Your objective: Pull out the data below from its first line through the line containing "Jordan 1 Electro Orange Sneaker Match", both included, and reproduce those lines word for word. Leave the pictures out of your answer.

Material provided:
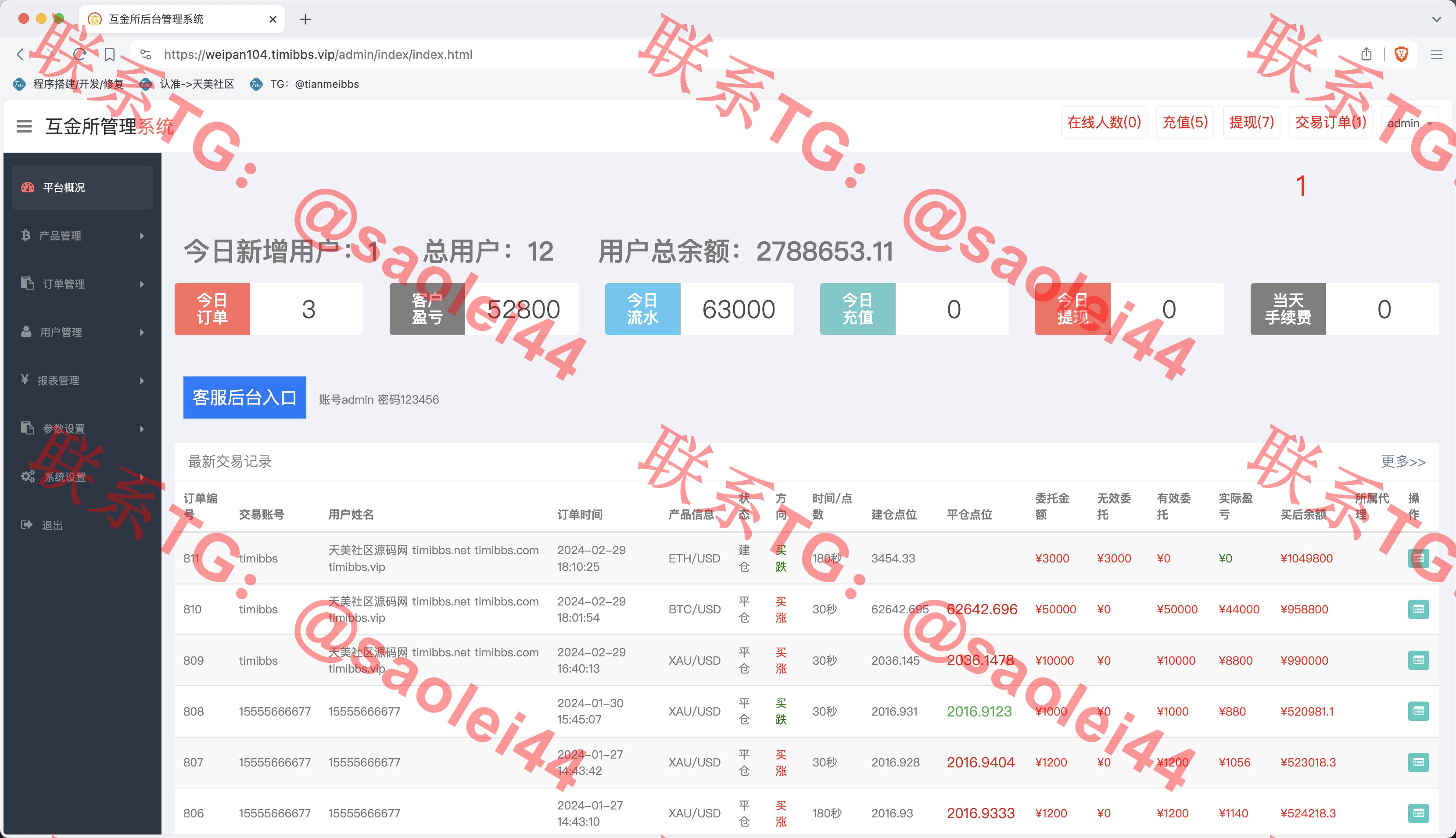 【售】世融国际多语言微盘微交易源码/外汇微盘系统/带理财功能+盈亏风控/前端uniapp+后端PHP/第二版-heichanym.com-黑产源码
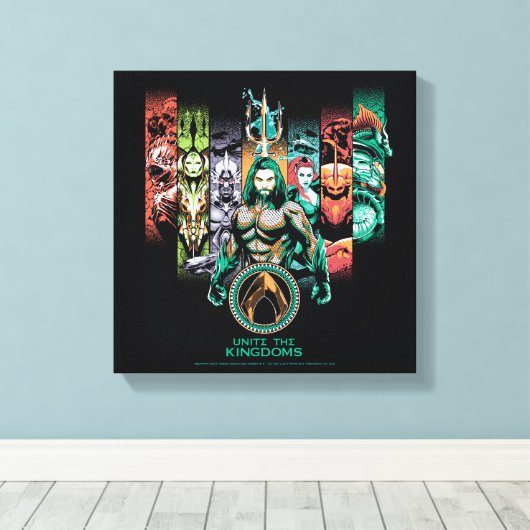 Toile Aquaman | Graphique d'Atlanteans "Unite The Kingdo (Insitu (Plancher de Bois))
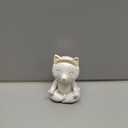 Top Brass Yoga Cat Eyeglasses & Pen Holder  Whimsical Reading Glasses Sunglasses Stand  Funny Desk Nightstand Glasses Keeper Rack Display  Meditating Zen Lotus Pose Figurine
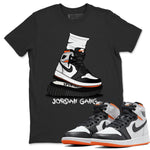 Jordan 1 Electro Orange Sneaker Match Tees Jordan Gang Sneaker Tees Jordan 1 Electro Orange Sneaker Release Tees Unisex Shirts
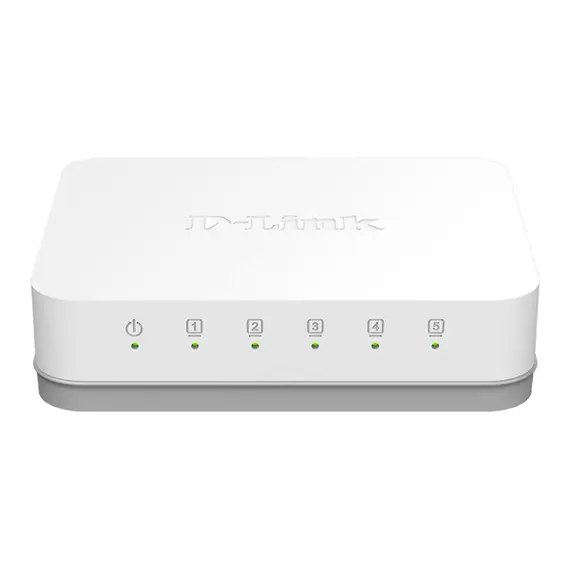 სვიჩი D-Link DGS-1005A/G1A, 5-Port Gigabit, Switch, White , 4 image - Primestore.ge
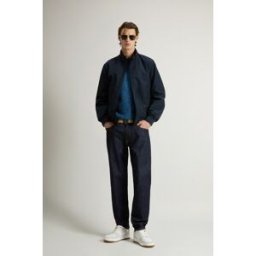 Woolrich uomo Bomber Cruiser in Light Ramar Blu Taglia L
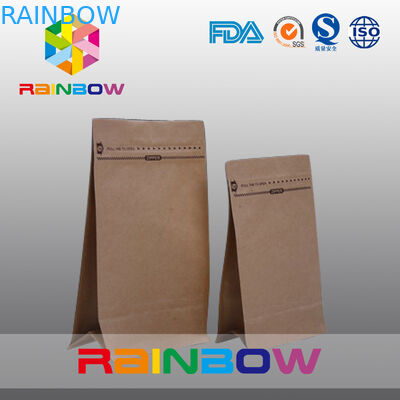 Sacs en papier naturels adaptés aux besoins du client de Brown pour l'emballage de boeuf séché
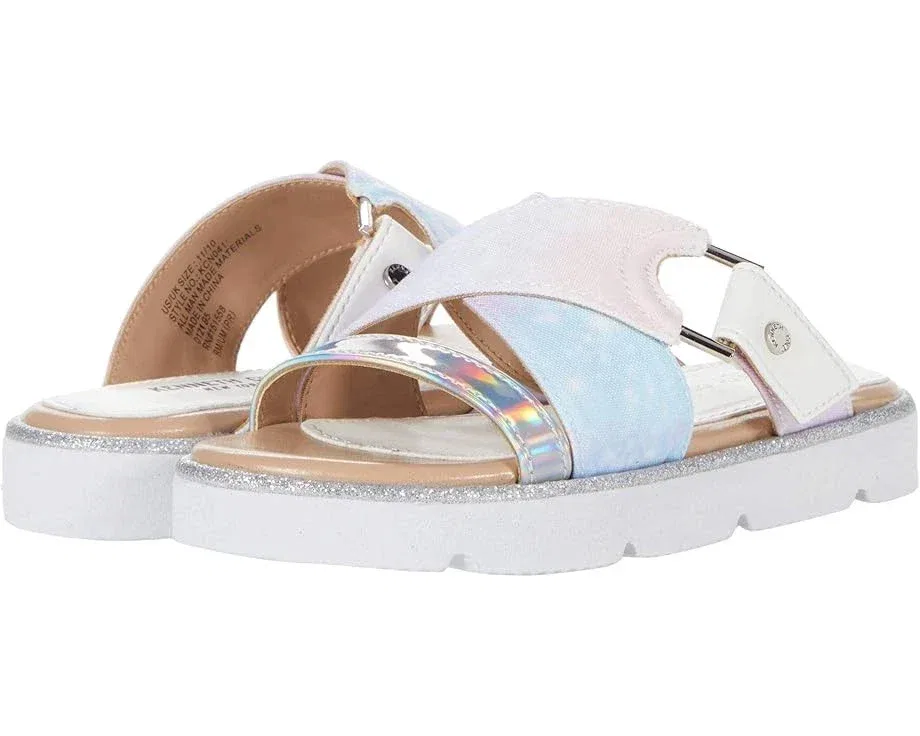 Kenneth Cole Reaction Детские сандалии Kenneth Cole New York Lavern Hayley Slide Multi Slip On Sandals ZAP822
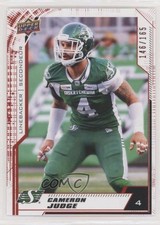 2020 Upper Deck CFL Red 146/165 Cameron Judge #12 h8y
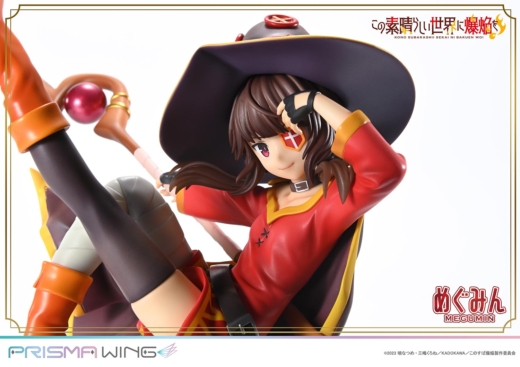 Estatua Chomusuke Megumin Prisma Wing Kono Subarashii Sekai ni Shukufuku wo!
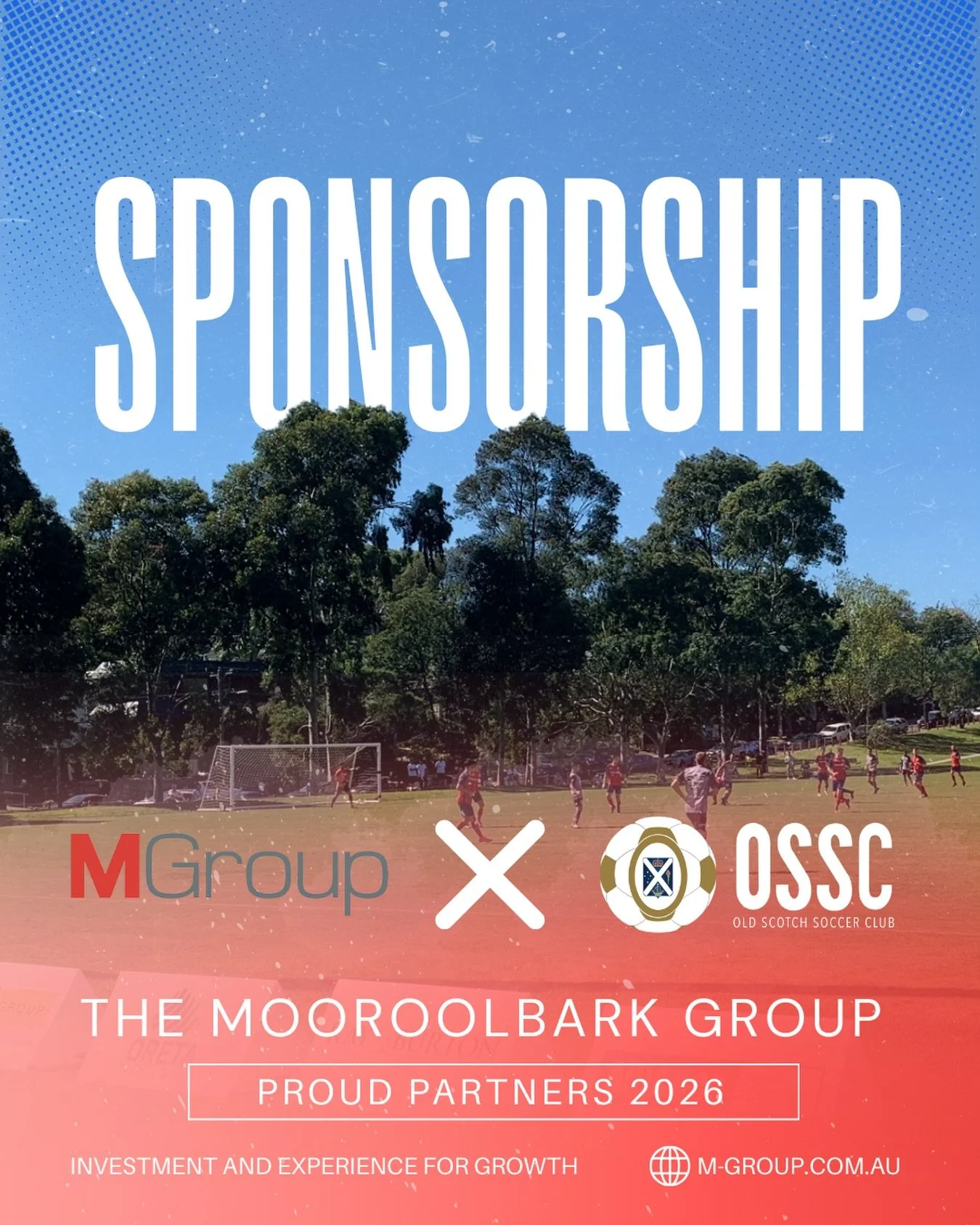 Proud Partners for 2026: Mooroolbark Group 🤝 

A massive thank you to the MGroup team for yet another year of their support to help make our club possible! 

M-Group is a leading Australian investor and provider of business assistance. To find out m
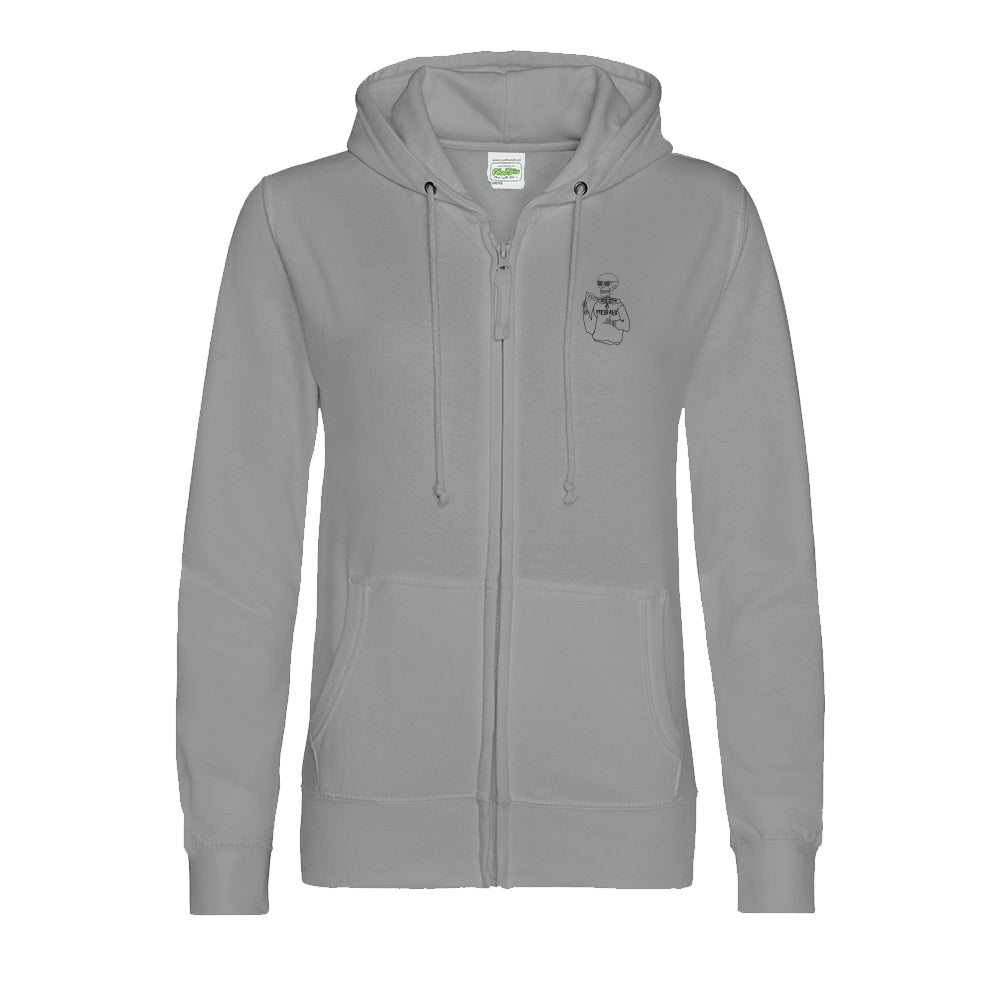 tebirex Ladies' Essential Zip-thru Hoodie | AWDis Ladies' Zip-thru Hoodie JH055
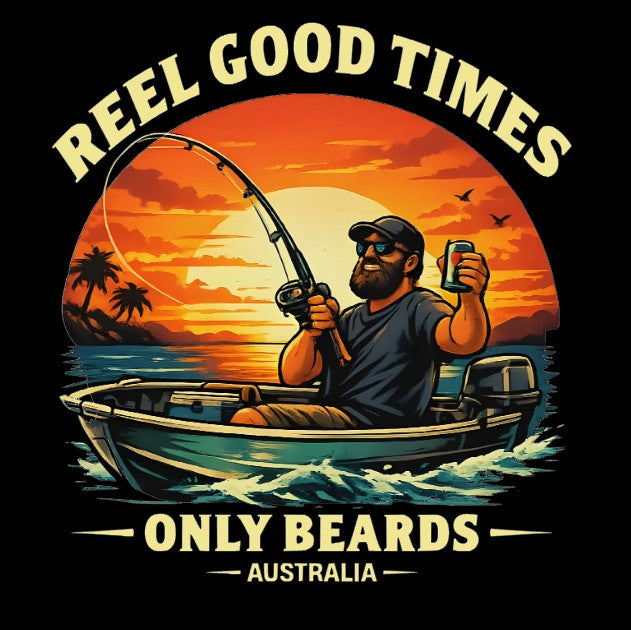 Only Beards - Reel Good Times (unisex singlet)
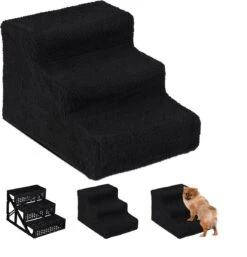 Relaxdays Hondentrap 3 Treden - Trapje Voor Honden - Opstapje Hond - Binnen - Hondentrapje - Zwart -Dieren Product Winkel 1154x1200 17
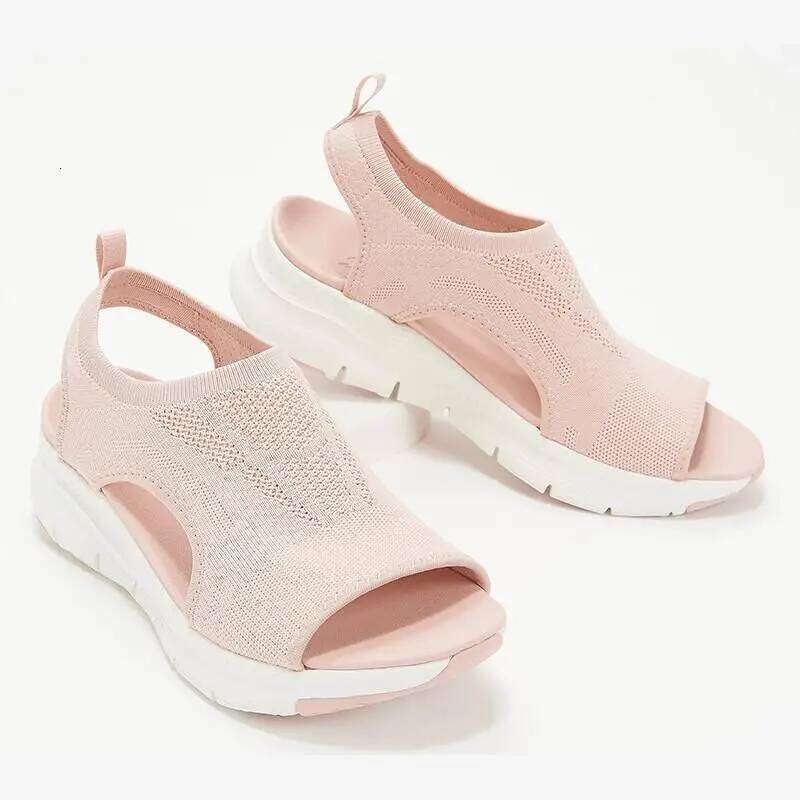 Women Summer 2026 New Mesh Fish Platform Women's Open Toe Wedge Sandals Ladies Light Casual Shoes Zapatillas Muje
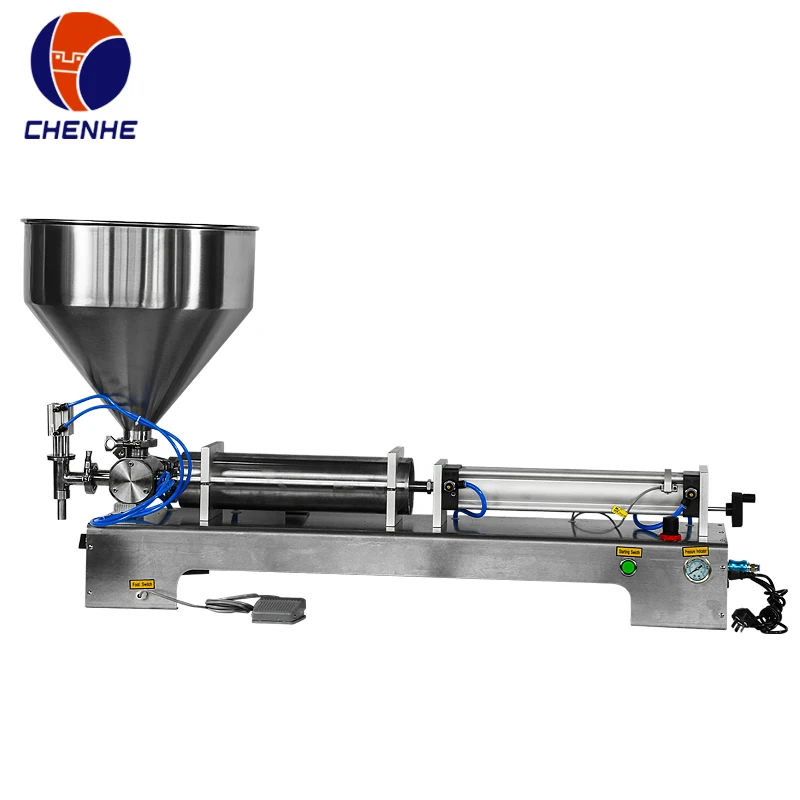 CH-1000 Model Semi-automatic pepper paste/tomato paste aseptic filling machine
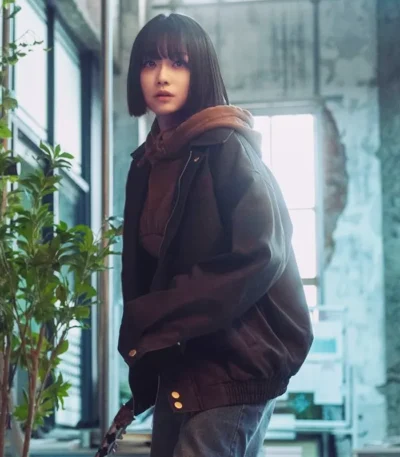 Kang Mi-na Twelve S01 Black Cotton Jacket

Expected answer:
 【售】世融国际多语言微盘微交易源码/外汇微盘系统/带理财功能+盈亏风控/前端uniapp+后端PHP/第二版-heichanym.com-黑产源码
 Toile Aquaman | Graphique d'Atlanteans "Unite The Kingdo (Insitu (Plancher de Bois))
 Top Brass Yoga Cat Eyeglasses & Pen Holder  Whimsical Reading Glasses Sunglasses Stand  Funny Desk Nightstand Glasses Keeper Rack Display  Meditating Zen Lotus Pose Figurine
 Jordan 1 Electro Orange Sneaker Match Tees Jordan Gang Sneaker Tees Jordan 1 Electro Orange Sneaker Release Tees Unisex Shirts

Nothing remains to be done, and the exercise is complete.